The two men allegedly conspired with the company’s driver, one Kayode, to steal the tinned fish at the company’s warehouse in the Ilupeju area of Lagos.
Punch Metro learnt that the men had on several occasions overloaded their delivery van and always shared the money made from the excess cartons.
However, a security man in the warehouse was said to have called the attention of the company’s management to the disappearance of 600 cartons.
The administrative manager of the company, Samuel Laraiyetan, said external auditors were subsequently invited to the company.

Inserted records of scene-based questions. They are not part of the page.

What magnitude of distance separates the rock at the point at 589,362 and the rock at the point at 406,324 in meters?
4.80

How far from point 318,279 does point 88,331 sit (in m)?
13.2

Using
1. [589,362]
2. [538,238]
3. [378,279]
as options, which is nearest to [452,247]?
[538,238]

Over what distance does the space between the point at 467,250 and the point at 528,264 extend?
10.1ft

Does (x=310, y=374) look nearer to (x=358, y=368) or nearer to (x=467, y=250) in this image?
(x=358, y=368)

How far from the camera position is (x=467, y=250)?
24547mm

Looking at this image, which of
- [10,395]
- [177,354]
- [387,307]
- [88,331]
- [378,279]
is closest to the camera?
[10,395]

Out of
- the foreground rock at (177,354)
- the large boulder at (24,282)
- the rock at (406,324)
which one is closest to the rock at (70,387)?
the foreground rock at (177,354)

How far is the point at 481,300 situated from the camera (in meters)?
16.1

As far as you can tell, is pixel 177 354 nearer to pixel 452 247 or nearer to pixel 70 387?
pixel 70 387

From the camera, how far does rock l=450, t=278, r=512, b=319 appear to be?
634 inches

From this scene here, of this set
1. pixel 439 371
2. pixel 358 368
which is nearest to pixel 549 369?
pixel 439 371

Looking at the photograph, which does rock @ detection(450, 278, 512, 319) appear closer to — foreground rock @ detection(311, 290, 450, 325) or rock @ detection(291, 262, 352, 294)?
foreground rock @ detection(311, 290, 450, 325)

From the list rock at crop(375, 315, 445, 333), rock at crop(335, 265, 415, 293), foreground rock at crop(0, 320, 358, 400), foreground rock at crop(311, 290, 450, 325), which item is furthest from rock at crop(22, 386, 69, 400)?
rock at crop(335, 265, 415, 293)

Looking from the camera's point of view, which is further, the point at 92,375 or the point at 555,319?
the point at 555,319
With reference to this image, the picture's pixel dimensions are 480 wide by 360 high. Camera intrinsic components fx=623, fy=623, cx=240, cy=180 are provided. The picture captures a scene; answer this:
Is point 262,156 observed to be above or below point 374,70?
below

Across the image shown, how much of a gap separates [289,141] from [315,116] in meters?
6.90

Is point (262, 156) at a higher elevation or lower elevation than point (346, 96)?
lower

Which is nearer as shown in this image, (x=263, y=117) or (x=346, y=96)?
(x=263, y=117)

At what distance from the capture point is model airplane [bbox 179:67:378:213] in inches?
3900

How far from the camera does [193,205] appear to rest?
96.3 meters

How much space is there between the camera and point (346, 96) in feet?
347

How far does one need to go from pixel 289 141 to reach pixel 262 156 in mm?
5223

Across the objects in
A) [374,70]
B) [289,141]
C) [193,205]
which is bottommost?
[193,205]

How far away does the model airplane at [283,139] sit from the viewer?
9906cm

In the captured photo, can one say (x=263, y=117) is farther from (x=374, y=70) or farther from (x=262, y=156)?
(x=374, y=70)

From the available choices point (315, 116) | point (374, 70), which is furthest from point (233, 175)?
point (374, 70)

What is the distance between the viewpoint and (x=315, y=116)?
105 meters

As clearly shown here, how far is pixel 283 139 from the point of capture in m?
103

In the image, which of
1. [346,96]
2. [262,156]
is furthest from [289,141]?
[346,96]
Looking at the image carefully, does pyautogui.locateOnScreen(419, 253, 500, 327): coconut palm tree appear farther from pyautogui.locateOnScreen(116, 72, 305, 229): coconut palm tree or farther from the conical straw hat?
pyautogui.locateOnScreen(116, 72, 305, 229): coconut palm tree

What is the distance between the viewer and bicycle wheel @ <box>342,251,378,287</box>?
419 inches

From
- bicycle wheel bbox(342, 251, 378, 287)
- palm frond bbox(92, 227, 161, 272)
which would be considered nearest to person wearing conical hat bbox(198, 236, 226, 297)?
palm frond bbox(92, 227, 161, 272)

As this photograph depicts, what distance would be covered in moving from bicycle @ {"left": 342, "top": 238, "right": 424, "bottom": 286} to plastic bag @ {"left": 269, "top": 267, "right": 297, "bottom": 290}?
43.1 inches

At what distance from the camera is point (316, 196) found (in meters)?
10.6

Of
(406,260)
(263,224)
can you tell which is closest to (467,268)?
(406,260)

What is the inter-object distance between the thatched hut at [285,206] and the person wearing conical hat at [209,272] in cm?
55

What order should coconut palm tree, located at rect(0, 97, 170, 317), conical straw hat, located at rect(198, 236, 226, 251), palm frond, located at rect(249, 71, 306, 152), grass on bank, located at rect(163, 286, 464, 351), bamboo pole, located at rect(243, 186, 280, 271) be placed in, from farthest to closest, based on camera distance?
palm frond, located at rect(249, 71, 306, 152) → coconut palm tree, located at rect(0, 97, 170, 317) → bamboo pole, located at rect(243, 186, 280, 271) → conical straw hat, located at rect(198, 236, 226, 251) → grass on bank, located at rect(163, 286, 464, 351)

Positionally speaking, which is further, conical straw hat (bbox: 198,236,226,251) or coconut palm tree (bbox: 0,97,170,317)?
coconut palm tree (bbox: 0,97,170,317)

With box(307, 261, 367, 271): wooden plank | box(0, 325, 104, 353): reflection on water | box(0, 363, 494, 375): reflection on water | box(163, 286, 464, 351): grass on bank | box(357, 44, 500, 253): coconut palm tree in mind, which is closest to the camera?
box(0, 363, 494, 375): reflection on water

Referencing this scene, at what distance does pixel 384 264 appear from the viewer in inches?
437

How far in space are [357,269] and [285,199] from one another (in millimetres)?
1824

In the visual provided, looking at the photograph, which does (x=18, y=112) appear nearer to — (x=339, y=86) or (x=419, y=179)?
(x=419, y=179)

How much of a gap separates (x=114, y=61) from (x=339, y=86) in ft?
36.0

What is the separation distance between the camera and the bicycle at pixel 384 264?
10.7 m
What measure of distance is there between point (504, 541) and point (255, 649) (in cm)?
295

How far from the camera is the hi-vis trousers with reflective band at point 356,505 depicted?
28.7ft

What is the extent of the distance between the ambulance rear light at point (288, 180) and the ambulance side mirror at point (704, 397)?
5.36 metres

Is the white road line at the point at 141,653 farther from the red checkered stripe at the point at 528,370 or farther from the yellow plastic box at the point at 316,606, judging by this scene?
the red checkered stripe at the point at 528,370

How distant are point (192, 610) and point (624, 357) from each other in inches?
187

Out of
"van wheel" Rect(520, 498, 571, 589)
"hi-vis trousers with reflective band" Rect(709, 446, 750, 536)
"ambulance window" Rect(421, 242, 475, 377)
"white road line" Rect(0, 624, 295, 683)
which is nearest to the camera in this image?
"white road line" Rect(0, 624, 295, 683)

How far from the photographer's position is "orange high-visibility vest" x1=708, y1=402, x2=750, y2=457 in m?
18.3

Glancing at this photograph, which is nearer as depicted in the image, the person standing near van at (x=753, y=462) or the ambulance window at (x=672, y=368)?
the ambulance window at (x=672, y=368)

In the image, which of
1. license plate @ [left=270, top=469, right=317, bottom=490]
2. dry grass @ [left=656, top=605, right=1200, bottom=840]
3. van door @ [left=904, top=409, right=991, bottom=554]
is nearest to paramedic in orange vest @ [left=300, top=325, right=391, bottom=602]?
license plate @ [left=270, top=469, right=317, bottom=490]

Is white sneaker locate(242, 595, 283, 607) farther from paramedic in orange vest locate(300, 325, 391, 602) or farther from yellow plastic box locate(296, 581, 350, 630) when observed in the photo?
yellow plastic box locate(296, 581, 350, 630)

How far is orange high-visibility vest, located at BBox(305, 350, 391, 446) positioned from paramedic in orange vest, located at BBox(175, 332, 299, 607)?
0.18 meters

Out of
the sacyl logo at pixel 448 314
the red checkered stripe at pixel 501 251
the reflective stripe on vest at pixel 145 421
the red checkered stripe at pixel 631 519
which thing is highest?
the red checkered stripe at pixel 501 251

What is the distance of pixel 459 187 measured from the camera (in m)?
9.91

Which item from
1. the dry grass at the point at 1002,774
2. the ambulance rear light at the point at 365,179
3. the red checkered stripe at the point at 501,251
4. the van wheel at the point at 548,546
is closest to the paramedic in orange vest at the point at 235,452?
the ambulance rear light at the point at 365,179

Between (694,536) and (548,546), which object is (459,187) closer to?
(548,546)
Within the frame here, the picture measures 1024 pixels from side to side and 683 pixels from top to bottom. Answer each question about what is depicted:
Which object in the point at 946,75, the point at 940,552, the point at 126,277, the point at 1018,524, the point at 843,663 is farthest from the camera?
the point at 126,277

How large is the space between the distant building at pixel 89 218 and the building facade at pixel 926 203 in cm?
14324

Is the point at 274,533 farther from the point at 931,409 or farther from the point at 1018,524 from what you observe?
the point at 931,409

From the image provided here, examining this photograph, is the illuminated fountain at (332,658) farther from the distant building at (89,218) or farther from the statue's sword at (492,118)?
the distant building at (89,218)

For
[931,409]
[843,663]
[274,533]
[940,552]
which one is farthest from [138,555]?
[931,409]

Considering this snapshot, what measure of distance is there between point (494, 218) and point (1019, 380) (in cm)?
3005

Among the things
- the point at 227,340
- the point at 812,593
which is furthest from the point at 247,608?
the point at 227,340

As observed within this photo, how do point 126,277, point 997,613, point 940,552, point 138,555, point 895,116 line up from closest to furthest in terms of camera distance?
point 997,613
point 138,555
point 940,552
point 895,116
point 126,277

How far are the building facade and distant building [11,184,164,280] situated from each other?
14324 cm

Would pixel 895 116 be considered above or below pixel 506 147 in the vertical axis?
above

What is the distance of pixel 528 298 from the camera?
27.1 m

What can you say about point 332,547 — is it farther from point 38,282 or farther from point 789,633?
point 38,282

“The security man discovered that on November 9 and 15, about 600 cartons of the tinned fish got missing. Based on that suspicion, we invited external auditors and they conducted proper checks and discovered that a total of 1,730 cartons had been stolen. We then reported to the police. We told the police that we suspected the sales representatives and the driver.”
He put the cost of the stolen goods at over N10m.
A Punch correspondent was told that while Olatunji and Fasan were arrested, Kayode fled and his whereabouts had yet to be known.
Olatunji, 30, an indigene of Sagamu, Ogun State, who reportedly dropped out of the National Open University due to financial constraints, said Kayode was the brains behind the theft.
He explained that the group made about N4m from the fraud, saying he was given N1.2m which he used to buy a car.
“I have worked with the company for two years. I was employed as a sales representative and I was on a salary of N35,000 per month.
“The company’s driver, Kayode, called us and said we could make more money if we took extra cartons during our loading and we could sell those cartons and pocket the money. He said he would manipulate the invoice to cover up our tracks. We bought into the idea after we saw how he successfully manipulated the invoice.
“Our mode of operation is to take excess goods, which we sell to the company’s customers at the normal price. We then share the profit among ourselves.
“We made about N4m and the driver said since he was the originator, he would take the lion’s share. He took N1.5m, and gave me N1.2m, which I used to buy a car. I am ashamed of myself.”
Thirty-eight-year-old Fasan said he was pushed into the act by poverty, adding that he needed money to cater to his sick mother.